Hi, I am slowly setting up my 1st discus tank. As I am getting juvies I will leave the tank bare until they have grown then add the oak branch (any tips on how to strip the bark?). I would like to have some epiphytic plants on the top branches. I know from my low tech southamerican that my Anubias do well with no need for ferts so I can aim the water parameters at the discus. Would Bucephalandra grow without the need for much ferts? I like the blue-brown but are there any varieties that are even less demanding? Thanks


----------



## discuspaul (Jul 27, 2010)

I've never had Buce and although they're said to be a slower growth plant, there seems no reason why they couldn't fare reasonably well in a low tech minimalist decor discus tank.
They are rather small however, so it would take several to have any aesthetic effect, and they may be difficult to keep in place properly while attaining attachment to the wood branching.
You could try a few to see how they turn out.
Good luck.


----------



## shhh (Jan 1, 2016)

All the buce I've had is just as easy to grow and undemanding as anubias. I don't use fertilizer or co2. It's slow growing, but filling in quite nicely in my low tech tanks. I love how easy they are and how much variety there is. I just added a bunch more varieties, so I need to update my tank journals


----------



## Paul Sabucchi (Feb 19, 2017)

Thanks to all for the advice, I will see what varieties I can get hold of. Buce has only recently become known over here in italy and the choice is still limited. As explained I probably will be waiting best part of 2 years before getting the plants so plenty of time to do my research


----------



## Krispyplants (Apr 15, 2014)

The only concern would be water temperature affecting the plant. I'm interested in this sepecific topic as well.


----------



## II Knucklez II (Oct 31, 2011)

I have the same question because I want to add buce to my 180g discus tank and from what I have read the only issue would be temp. Seems a lot of people say the highest temp. they can take is around 82 F, which would be on the low end for discus but will work none the less.
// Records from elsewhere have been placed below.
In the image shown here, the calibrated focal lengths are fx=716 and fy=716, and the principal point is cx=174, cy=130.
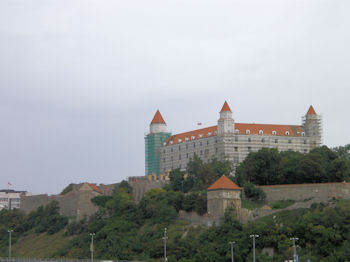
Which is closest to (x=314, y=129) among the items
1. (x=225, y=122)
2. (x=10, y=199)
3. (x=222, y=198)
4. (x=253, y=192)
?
(x=225, y=122)

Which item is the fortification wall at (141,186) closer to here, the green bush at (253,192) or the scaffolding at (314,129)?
the green bush at (253,192)

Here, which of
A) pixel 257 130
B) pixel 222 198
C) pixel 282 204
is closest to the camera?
pixel 222 198

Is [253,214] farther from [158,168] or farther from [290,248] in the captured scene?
[158,168]

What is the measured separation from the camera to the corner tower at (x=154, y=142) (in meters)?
128

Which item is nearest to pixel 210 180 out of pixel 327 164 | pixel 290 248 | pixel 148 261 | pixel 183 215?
pixel 183 215

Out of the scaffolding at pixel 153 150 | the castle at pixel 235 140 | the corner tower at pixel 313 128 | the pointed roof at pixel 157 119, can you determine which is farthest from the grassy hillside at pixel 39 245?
the corner tower at pixel 313 128

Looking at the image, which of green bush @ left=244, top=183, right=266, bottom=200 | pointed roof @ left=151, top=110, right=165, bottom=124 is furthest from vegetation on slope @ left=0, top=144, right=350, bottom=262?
pointed roof @ left=151, top=110, right=165, bottom=124

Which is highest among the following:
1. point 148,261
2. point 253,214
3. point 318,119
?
point 318,119

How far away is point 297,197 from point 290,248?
53.4 ft

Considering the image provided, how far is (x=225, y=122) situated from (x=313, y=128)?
49.0ft

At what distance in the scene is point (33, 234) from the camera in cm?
10581

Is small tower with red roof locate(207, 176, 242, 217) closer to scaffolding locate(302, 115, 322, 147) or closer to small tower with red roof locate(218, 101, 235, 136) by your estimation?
small tower with red roof locate(218, 101, 235, 136)

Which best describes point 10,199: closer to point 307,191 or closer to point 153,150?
point 153,150

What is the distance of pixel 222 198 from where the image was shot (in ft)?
277
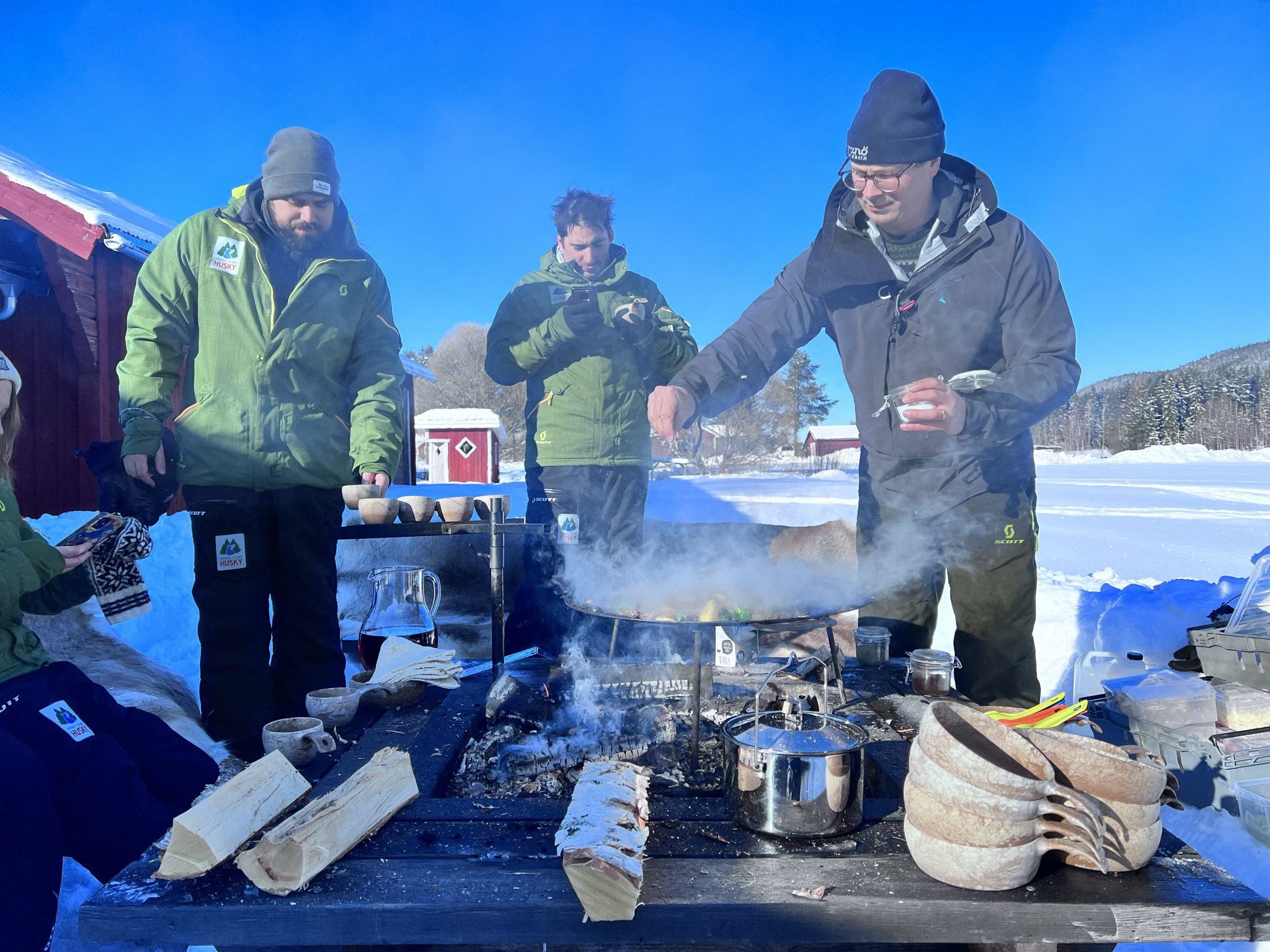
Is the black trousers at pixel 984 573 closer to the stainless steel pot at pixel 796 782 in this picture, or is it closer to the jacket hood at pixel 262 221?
the stainless steel pot at pixel 796 782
I will be adding some buce to my 180g to see how it fairs and hopefully it does good.


----------



## Paul Sabucchi (Feb 19, 2017)

Hi, just as a trial in June i ordered two buce plants and put them in my comunity tank (where the anubias thrive). Over the following 2 months all the leaves have fallen off and not regrown since so I believe they are positively kaputt. So still looking for epiphytes to attach to the top branches. Due to being si close to the surface loghtung will be good but not much headroom so U need sonething that stays short. Besides anubia bonsai or mosses would Staurogyne or Ecinodorus (or whatever it is called nowdays) tenellus micro grow if glued to wood? At least the little discus are growing well...just another year or so of daily 80% water changes to go. Ciao


----------